## [Короткая задача 1]
Переведите на английский язык предложение «Цены на эмалированные чайнички в ближайшем магазине несколько поколебали профессора.» из текста о Шпирке и ведре ниже.

Трудно быть Пацификой...

Здесь собраны текстыпрошпырька

Шпирки, которые нас удивили (Шпирок покупает ведро).

Сдохнуть как давно я сидела спиной ко всему миру и втыкала в чюдную эхоконференцию РУФЭНДОМ ХИППИТОЛКС, мяхкую, как вата.


- Это Серж Шпирко из Ужгорода, он носит на голове сантиметр, сходите кто-нибудь с ним за тортом! – сказал Сэм и легонько подтолкнул Сержа Шпирко из Ужгорода.

Мяхкий, как вата, ОВЕСРАСТЕТ не шел ни в какое сравнение с настоящим тортом.
- Кто ты по жизни, чувак? Кто ты по специальности? – спросила я полчаса спустя, давясь тортом.
- Физик! – встрял Сэм.
- Физик-Теоретик, - важно уточнил Серж Шпирко из Ужгорода и ловко поправил сантиметр, оставив в волосах изрядный кусок пражского.


Этим летом на подъездах к Радуге мы обнаружили, что кое-что забыли. Это «кое-что» было не меньше, чем котел.
- Ничего! – успокоил меня Шпирок. – Мы купим котел в магазине. Или лучше чайничек… Эмалированный чайничек в трогательные розочки… И будем варить в нем гречку.

Цены на эмалированные чайнички в ближайшем магазине несколько поколебали профессора.
- Мы купим неэмалированный… Простой купим. Все равно ведь закоптится, да?
- Жопа твоя закоптится! – сказала я (и как в воду глядела).
- Или вот еще выход – котел нам Xbcn.kz привезет! – обрадовался Шпирко, довольный, что ему не придется переплачивать за розочки.
- Жопу твою Xbcn.kz привезет, - еще больше помрачнела я. – Он как раз через неделю приедет. А неделю эту жопа тебе все равно не понадобится – котла нет, значит и есть все равно будет нечего.

По лицу Профессора было заметно, что он предпочитает неделю без жопы эмалированному чайничку за 300 денег российской федерации.
- Ведро купим, - решил профессор, - у местных жителей.

Моими молитвами мы посетили-таки альтернативное сельпо.
- Чайника нет! – обрадовался Шпирко, оглядывая полки. – А вот ведро - есть, смотри какое!

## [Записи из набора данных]
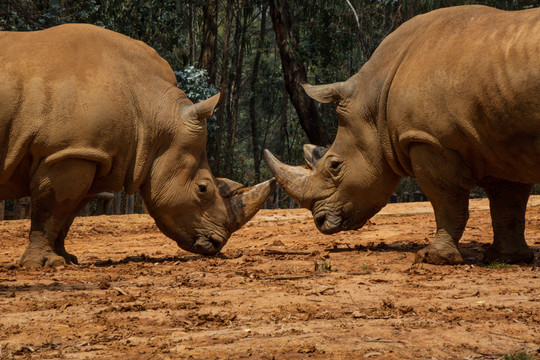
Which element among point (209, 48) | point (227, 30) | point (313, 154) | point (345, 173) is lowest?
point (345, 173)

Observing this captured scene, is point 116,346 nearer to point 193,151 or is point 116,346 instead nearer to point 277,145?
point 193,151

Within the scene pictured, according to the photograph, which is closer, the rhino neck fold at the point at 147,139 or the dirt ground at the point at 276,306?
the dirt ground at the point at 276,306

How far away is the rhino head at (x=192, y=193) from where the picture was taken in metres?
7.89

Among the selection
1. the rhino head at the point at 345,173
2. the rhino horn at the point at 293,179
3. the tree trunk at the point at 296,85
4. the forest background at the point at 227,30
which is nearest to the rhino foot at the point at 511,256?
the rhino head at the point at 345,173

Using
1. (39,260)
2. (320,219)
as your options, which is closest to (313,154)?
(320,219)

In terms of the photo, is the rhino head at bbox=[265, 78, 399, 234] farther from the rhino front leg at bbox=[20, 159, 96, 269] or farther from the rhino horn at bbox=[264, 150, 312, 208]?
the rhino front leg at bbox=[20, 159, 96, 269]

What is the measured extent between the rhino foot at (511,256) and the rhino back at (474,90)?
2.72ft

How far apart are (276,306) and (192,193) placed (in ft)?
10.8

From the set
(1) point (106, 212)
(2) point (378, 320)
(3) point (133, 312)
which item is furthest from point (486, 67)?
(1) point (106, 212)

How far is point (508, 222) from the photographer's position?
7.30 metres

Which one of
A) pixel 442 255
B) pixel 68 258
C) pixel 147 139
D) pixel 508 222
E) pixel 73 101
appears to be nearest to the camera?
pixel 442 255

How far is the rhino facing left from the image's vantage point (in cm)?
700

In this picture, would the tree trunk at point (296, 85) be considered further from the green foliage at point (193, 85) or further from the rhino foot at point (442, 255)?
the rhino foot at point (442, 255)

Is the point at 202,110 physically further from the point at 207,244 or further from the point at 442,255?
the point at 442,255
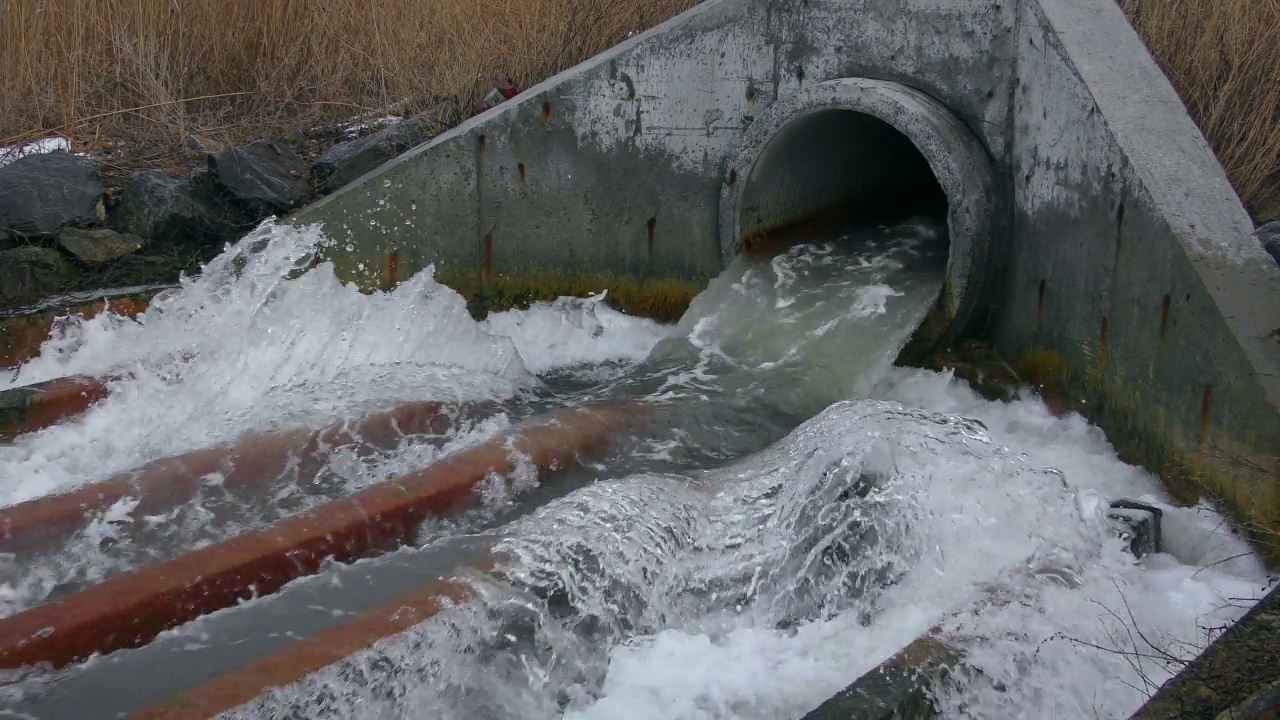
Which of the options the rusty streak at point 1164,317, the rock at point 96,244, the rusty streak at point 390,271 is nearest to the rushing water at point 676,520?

## [Короткая задача 2]
Найдите в записях выше все строки со словом «dirt» и перепишите их.

## [Письменное решение 1]
The prices of enameled teapots in the nearest store somewhat shook the professor.

## [Письменное решение 2]
Within the scene pictured, according to the photograph, which is closer, the rhino neck fold at the point at 147,139 or the dirt ground at the point at 276,306?
the dirt ground at the point at 276,306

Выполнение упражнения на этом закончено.